▼

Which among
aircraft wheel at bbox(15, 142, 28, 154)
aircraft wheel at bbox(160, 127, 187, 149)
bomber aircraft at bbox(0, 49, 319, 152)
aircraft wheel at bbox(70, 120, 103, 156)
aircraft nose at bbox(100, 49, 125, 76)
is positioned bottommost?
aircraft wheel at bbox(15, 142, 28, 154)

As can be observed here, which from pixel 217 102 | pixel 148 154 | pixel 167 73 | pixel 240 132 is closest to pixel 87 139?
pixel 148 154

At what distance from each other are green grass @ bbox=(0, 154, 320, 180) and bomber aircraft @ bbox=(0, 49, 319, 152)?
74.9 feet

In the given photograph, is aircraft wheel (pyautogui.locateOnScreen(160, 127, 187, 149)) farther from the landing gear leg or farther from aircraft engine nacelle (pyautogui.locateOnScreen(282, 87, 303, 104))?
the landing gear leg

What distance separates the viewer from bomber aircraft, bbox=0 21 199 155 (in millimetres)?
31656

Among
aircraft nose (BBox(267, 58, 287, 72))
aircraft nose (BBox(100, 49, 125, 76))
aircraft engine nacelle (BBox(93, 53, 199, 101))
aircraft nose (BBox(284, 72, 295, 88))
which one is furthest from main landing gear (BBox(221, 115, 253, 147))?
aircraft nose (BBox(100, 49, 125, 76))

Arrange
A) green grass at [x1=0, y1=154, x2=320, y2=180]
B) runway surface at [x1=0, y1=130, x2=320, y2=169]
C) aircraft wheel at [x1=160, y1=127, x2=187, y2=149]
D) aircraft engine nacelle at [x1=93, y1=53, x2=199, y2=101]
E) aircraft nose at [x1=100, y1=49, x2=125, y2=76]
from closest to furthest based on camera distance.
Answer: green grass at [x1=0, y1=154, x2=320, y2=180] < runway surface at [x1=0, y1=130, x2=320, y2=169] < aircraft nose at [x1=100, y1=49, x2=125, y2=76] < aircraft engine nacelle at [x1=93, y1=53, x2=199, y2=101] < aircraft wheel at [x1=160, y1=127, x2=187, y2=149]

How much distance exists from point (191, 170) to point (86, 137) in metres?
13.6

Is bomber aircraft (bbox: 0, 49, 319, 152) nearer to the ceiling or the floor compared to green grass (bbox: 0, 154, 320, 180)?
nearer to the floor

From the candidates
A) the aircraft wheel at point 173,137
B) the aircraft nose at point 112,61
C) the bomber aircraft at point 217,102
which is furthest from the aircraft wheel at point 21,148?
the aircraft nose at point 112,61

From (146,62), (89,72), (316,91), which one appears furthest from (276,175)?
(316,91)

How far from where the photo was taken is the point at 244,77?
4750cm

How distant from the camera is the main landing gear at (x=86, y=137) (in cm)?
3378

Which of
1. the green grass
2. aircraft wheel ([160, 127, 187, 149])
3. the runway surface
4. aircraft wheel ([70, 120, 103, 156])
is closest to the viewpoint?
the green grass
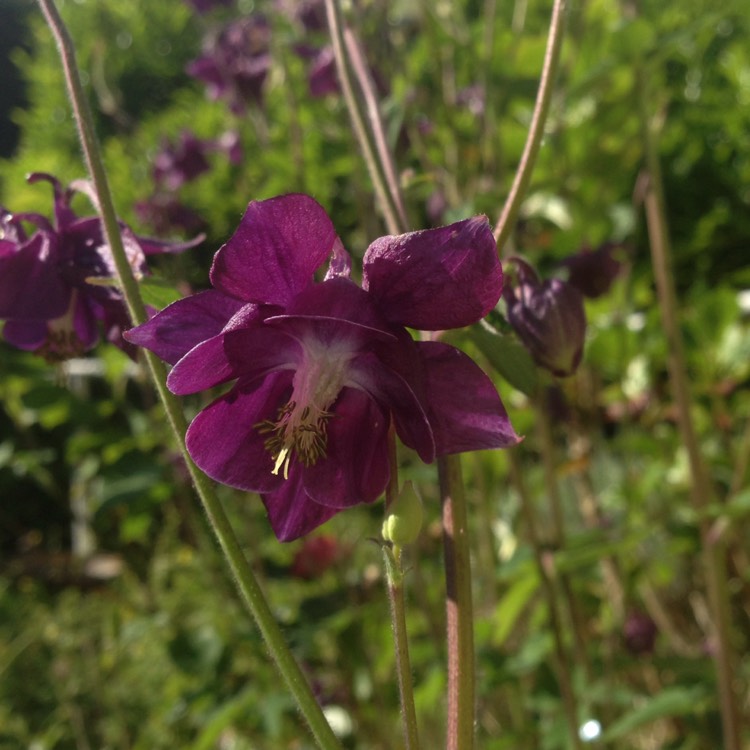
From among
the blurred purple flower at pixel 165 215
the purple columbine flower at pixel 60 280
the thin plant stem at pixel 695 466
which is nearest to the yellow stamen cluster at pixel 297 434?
the purple columbine flower at pixel 60 280

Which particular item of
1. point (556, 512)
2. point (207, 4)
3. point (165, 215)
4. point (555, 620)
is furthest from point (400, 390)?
point (207, 4)

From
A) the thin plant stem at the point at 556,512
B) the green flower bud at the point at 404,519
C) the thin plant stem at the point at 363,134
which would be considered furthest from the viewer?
the thin plant stem at the point at 556,512

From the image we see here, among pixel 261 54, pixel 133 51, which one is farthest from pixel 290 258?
pixel 133 51

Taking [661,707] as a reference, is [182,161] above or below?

▲

Directions => Write out word for word every line from the line with "How much distance" through the final line of the records, both included, skipping the pictures.

Answer in full =>
How much distance exists from point (191, 170) to point (86, 137) in metres?
13.6

Is bomber aircraft (bbox: 0, 49, 319, 152) nearer to the ceiling or the floor compared to green grass (bbox: 0, 154, 320, 180)?
nearer to the floor

From the candidates
A) the aircraft wheel at point 173,137
B) the aircraft nose at point 112,61
C) the bomber aircraft at point 217,102
which is furthest from the aircraft wheel at point 21,148?
the aircraft nose at point 112,61

From (146,62), (89,72), (316,91), which one appears furthest from (276,175)?
(316,91)

How far from where the photo was taken is the point at 244,77?
4750cm

How distant from the camera is the main landing gear at (x=86, y=137) (in cm)?
3378

Which of
1. the green grass
2. aircraft wheel ([160, 127, 187, 149])
3. the runway surface
4. aircraft wheel ([70, 120, 103, 156])
is closest to the viewpoint?
the green grass
From among
the blurred purple flower at pixel 165 215
the purple columbine flower at pixel 60 280
the thin plant stem at pixel 695 466
which is nearest to the yellow stamen cluster at pixel 297 434?
the purple columbine flower at pixel 60 280

Which particular item of
1. point (556, 512)
2. point (207, 4)
3. point (165, 215)
4. point (555, 620)
is furthest from point (400, 390)?
point (207, 4)

From
A) the thin plant stem at the point at 556,512
B) the green flower bud at the point at 404,519
C) the thin plant stem at the point at 363,134
which would be considered furthest from the viewer?
the thin plant stem at the point at 556,512

From the image we see here, among pixel 261 54, pixel 133 51, which one is farthest from pixel 290 258?
pixel 133 51

Taking [661,707] as a reference, is [182,161] above or below?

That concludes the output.